Tipos de finanças quais são e como diferenciá-las

A educação financeira é fundamental para conter gastos desnecessários, evitar prejuízos e dívidas — bem como a solicitação de empréstimos custosos — e render o seu patrimônio. E isso vale tanto no aspecto pessoal quanto corporativo. Até por isso, existem diversos tipos de finanças.

Embora o conceito de finança se aplique para todos eles de maneira similar, a relação das pessoas com a renda, e o comparativo com as despesas periódicas, fazem com que tenhamos que lidar de maneira estratégica e individualizada.

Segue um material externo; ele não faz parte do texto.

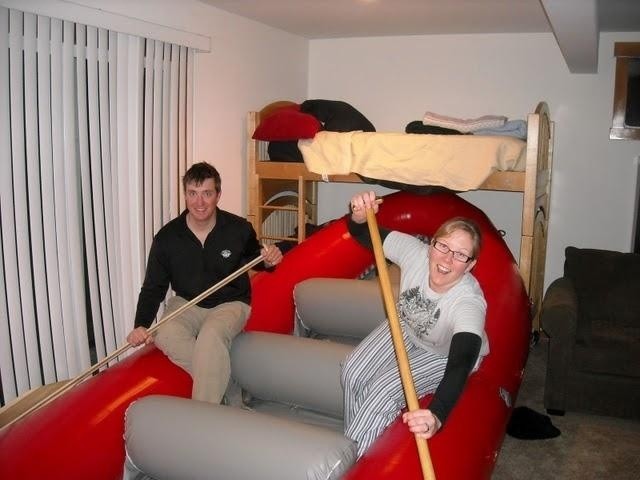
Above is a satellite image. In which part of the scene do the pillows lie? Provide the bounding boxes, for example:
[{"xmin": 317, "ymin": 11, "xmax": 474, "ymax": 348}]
[{"xmin": 252, "ymin": 102, "xmax": 376, "ymax": 142}]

Para entender mais um pouco sobre isso, nós preparamos este post para definir todos os tipos de finanças, conforme abaixo:

  • pessoais;
  • comportamentais;
  • experimentais;
  • públicas;
  • empresariais (ou corporativas).

Além disso, vamos explorar as diferenças entre eles e, ainda, oferecer algumas dicas para você aprender tudo sobre planejamento financeiro! 

Boa leitura!

O que são finanças?

Historicamente, o conceito de finanças (do termo em francês finance) foi atrelado aos bens e posses do Estado. Mas, ao longo dos anos, consolidou-se mais como uma proposta de definição do dinheiro que circula ao redor do mundo. Ou seja: não precisa provir, necessariamente, do Estado e pode ser observado também a partir da movimentação monetária entre empresas e pessoas físicas.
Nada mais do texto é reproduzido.